----- Excerpted data

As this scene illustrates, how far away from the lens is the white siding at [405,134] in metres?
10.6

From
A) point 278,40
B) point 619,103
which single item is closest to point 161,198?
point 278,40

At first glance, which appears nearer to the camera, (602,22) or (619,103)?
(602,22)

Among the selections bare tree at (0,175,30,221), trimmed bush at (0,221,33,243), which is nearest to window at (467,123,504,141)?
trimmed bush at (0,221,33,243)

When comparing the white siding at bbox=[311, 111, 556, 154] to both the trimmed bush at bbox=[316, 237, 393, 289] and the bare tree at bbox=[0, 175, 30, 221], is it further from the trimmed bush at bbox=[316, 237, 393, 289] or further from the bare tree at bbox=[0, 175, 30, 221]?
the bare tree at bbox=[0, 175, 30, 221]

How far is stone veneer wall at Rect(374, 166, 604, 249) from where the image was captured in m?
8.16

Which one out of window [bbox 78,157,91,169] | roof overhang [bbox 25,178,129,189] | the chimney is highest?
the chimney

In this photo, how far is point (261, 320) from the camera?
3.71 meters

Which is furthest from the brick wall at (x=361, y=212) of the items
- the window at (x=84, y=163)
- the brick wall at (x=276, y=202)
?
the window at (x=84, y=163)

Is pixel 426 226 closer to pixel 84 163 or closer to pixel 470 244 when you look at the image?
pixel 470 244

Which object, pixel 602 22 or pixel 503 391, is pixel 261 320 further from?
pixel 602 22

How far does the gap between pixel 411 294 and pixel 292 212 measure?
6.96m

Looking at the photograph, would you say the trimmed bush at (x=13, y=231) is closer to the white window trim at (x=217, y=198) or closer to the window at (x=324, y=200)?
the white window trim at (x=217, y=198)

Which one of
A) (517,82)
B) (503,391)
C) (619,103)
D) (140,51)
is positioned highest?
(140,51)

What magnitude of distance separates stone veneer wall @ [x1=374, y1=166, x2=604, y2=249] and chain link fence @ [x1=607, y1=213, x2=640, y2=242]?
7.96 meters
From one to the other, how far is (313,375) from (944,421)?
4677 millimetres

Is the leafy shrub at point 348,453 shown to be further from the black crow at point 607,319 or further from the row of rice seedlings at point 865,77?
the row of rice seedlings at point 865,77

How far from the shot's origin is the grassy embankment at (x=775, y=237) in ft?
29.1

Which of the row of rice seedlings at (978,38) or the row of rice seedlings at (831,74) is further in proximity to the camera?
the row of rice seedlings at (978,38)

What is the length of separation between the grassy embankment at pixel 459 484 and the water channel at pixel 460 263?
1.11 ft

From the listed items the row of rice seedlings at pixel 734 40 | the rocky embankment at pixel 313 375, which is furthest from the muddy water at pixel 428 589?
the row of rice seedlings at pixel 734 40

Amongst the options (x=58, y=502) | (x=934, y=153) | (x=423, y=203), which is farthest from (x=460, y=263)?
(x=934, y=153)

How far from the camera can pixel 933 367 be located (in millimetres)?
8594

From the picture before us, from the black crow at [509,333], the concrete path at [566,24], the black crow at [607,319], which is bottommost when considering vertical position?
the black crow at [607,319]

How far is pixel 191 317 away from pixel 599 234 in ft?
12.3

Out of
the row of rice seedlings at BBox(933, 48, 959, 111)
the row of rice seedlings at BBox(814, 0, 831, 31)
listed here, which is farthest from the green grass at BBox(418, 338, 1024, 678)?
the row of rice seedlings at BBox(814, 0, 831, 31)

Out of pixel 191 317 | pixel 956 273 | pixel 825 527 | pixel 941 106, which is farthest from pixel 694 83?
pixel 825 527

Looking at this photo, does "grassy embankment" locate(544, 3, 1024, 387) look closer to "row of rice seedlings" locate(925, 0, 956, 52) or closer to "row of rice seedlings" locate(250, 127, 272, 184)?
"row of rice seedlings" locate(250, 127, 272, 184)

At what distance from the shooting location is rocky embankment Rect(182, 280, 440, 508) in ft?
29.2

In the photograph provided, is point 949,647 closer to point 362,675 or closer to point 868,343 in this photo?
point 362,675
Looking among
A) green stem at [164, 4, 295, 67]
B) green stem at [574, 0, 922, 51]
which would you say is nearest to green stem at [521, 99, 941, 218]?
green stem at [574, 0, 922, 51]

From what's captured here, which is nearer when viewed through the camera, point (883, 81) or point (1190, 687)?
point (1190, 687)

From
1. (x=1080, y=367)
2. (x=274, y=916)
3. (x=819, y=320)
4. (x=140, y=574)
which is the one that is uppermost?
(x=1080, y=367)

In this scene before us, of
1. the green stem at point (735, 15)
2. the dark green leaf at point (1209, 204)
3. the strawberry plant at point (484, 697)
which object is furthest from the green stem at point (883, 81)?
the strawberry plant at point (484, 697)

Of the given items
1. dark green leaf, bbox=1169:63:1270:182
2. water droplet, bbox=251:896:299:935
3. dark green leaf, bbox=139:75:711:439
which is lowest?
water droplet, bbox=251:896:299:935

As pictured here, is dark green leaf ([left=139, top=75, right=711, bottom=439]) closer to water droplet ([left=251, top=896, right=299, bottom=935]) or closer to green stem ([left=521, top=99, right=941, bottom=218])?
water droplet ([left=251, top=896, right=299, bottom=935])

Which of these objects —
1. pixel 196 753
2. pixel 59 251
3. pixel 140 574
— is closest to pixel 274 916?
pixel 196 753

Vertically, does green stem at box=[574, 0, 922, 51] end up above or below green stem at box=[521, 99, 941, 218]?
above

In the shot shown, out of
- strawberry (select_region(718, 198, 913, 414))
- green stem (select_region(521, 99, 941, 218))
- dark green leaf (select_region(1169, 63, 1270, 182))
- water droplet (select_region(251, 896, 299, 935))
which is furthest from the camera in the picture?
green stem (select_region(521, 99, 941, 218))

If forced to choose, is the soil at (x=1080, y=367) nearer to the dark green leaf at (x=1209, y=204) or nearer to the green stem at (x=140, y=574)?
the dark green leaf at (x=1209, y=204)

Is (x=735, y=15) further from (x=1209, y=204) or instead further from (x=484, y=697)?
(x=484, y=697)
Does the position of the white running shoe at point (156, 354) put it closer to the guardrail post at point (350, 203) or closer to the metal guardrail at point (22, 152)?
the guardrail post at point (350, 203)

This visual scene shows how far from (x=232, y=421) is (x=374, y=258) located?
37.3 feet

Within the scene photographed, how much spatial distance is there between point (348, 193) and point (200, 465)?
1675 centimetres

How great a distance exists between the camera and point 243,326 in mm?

----------

**What is asked**: Revise the entries above, replacing every occurrence of "white siding" with "white cladding" and leaving all other text unchanged.

**Answer for this exercise**:
As this scene illustrates, how far away from the lens is the white cladding at [405,134] in metres?
10.6

From
A) point 278,40
B) point 619,103
which single item is closest to point 161,198?
point 278,40

At first glance, which appears nearer to the camera, (602,22) or (619,103)?
(602,22)

Among the selections bare tree at (0,175,30,221), trimmed bush at (0,221,33,243), which is nearest to window at (467,123,504,141)?
trimmed bush at (0,221,33,243)

When comparing the white cladding at bbox=[311, 111, 556, 154] to both the trimmed bush at bbox=[316, 237, 393, 289] and the bare tree at bbox=[0, 175, 30, 221], is it further from the trimmed bush at bbox=[316, 237, 393, 289] or further from the bare tree at bbox=[0, 175, 30, 221]?
the bare tree at bbox=[0, 175, 30, 221]

How far is stone veneer wall at Rect(374, 166, 604, 249) from where the image was captured in m?
8.16

Which one out of window [bbox 78,157,91,169] | roof overhang [bbox 25,178,129,189] | the chimney is highest?
the chimney

In this photo, how far is point (261, 320) from the camera?
3.71 meters

Which is furthest from the brick wall at (x=361, y=212) of the items
- the window at (x=84, y=163)
- the brick wall at (x=276, y=202)
?
the window at (x=84, y=163)

Is pixel 426 226 closer to pixel 84 163 or closer to pixel 470 244 when you look at the image?
pixel 470 244

Which object, pixel 602 22 or pixel 503 391, is pixel 261 320 further from?
pixel 602 22

How far does the gap between pixel 411 294 and pixel 292 212 measure?
6.96m

Looking at the photograph, would you say the trimmed bush at (x=13, y=231) is closer to the white window trim at (x=217, y=198) or closer to the window at (x=324, y=200)?
the white window trim at (x=217, y=198)

Which one of
A) (517,82)
B) (503,391)
C) (619,103)
D) (140,51)
is positioned highest?
(140,51)

What magnitude of distance separates stone veneer wall @ [x1=374, y1=166, x2=604, y2=249] and chain link fence @ [x1=607, y1=213, x2=640, y2=242]?
7.96 meters
From one to the other, how far is (313,375) from (944,421)?
4677 millimetres

Is the leafy shrub at point 348,453 shown to be further from the black crow at point 607,319 or further from the row of rice seedlings at point 865,77?
the row of rice seedlings at point 865,77

How far from the shot's origin is the grassy embankment at (x=775, y=237) in ft?
29.1

Which of the row of rice seedlings at (978,38) or the row of rice seedlings at (831,74) is further in proximity to the camera?
the row of rice seedlings at (978,38)

What is the length of separation between the grassy embankment at pixel 459 484 and the water channel at pixel 460 263?
1.11 ft

From the listed items the row of rice seedlings at pixel 734 40 | the rocky embankment at pixel 313 375, which is furthest from the muddy water at pixel 428 589?
the row of rice seedlings at pixel 734 40

Amongst the options (x=58, y=502) | (x=934, y=153) | (x=423, y=203), which is farthest from (x=460, y=263)?
(x=934, y=153)

How far from the camera can pixel 933 367 be located (in millimetres)?
8594

From the picture before us, from the black crow at [509,333], the concrete path at [566,24], the black crow at [607,319], which is bottommost when considering vertical position?
the black crow at [607,319]

How far is pixel 191 317 away from pixel 599 234 in ft?
12.3

Out of
the row of rice seedlings at BBox(933, 48, 959, 111)
the row of rice seedlings at BBox(814, 0, 831, 31)
listed here, which is farthest from the green grass at BBox(418, 338, 1024, 678)?
the row of rice seedlings at BBox(814, 0, 831, 31)

Out of pixel 191 317 | pixel 956 273 | pixel 825 527 | pixel 941 106, which is farthest from pixel 694 83?
pixel 825 527

Looking at this photo, does "grassy embankment" locate(544, 3, 1024, 387) look closer to "row of rice seedlings" locate(925, 0, 956, 52) or closer to "row of rice seedlings" locate(250, 127, 272, 184)?
"row of rice seedlings" locate(250, 127, 272, 184)

At what distance from the shooting location is rocky embankment Rect(182, 280, 440, 508) in ft?
29.2

In the photograph provided, is point 949,647 closer to point 362,675 or closer to point 868,343 in this photo?
point 362,675
Looking among
A) green stem at [164, 4, 295, 67]
B) green stem at [574, 0, 922, 51]
which would you say is nearest to green stem at [521, 99, 941, 218]?
green stem at [574, 0, 922, 51]

From what's captured here, which is nearer when viewed through the camera, point (883, 81) or point (1190, 687)?
point (1190, 687)

From
1. (x=1080, y=367)
2. (x=274, y=916)
3. (x=819, y=320)
4. (x=140, y=574)
which is the one that is uppermost?
(x=1080, y=367)

In this scene before us, of
1. the green stem at point (735, 15)
2. the dark green leaf at point (1209, 204)
3. the strawberry plant at point (484, 697)
which object is furthest from the green stem at point (883, 81)?
the strawberry plant at point (484, 697)

Of the given items
1. dark green leaf, bbox=1169:63:1270:182
2. water droplet, bbox=251:896:299:935
3. dark green leaf, bbox=139:75:711:439
which is lowest?
water droplet, bbox=251:896:299:935

As pictured here, is dark green leaf ([left=139, top=75, right=711, bottom=439]) closer to water droplet ([left=251, top=896, right=299, bottom=935]) or closer to green stem ([left=521, top=99, right=941, bottom=218])?
water droplet ([left=251, top=896, right=299, bottom=935])

Which of these objects —
1. pixel 196 753
2. pixel 59 251
3. pixel 140 574
— is closest to pixel 274 916?
pixel 196 753

Vertically, does green stem at box=[574, 0, 922, 51] end up above or below green stem at box=[521, 99, 941, 218]?
above

In the shot shown, out of
- strawberry (select_region(718, 198, 913, 414))
- green stem (select_region(521, 99, 941, 218))
- dark green leaf (select_region(1169, 63, 1270, 182))
- water droplet (select_region(251, 896, 299, 935))
which is furthest from the camera in the picture?
green stem (select_region(521, 99, 941, 218))

If forced to choose, is the soil at (x=1080, y=367) nearer to the dark green leaf at (x=1209, y=204) or nearer to the green stem at (x=140, y=574)?
the dark green leaf at (x=1209, y=204)

Is (x=735, y=15) further from (x=1209, y=204) or instead further from (x=484, y=697)?
(x=484, y=697)
Does the position of the white running shoe at point (156, 354) put it closer to the guardrail post at point (350, 203) or closer to the metal guardrail at point (22, 152)?
the guardrail post at point (350, 203)

This visual scene shows how far from (x=232, y=421) is (x=374, y=258) located?
37.3 feet

Within the scene photographed, how much spatial distance is there between point (348, 193) and point (200, 465)?
1675 centimetres

How great a distance exists between the camera and point 243,326 in mm?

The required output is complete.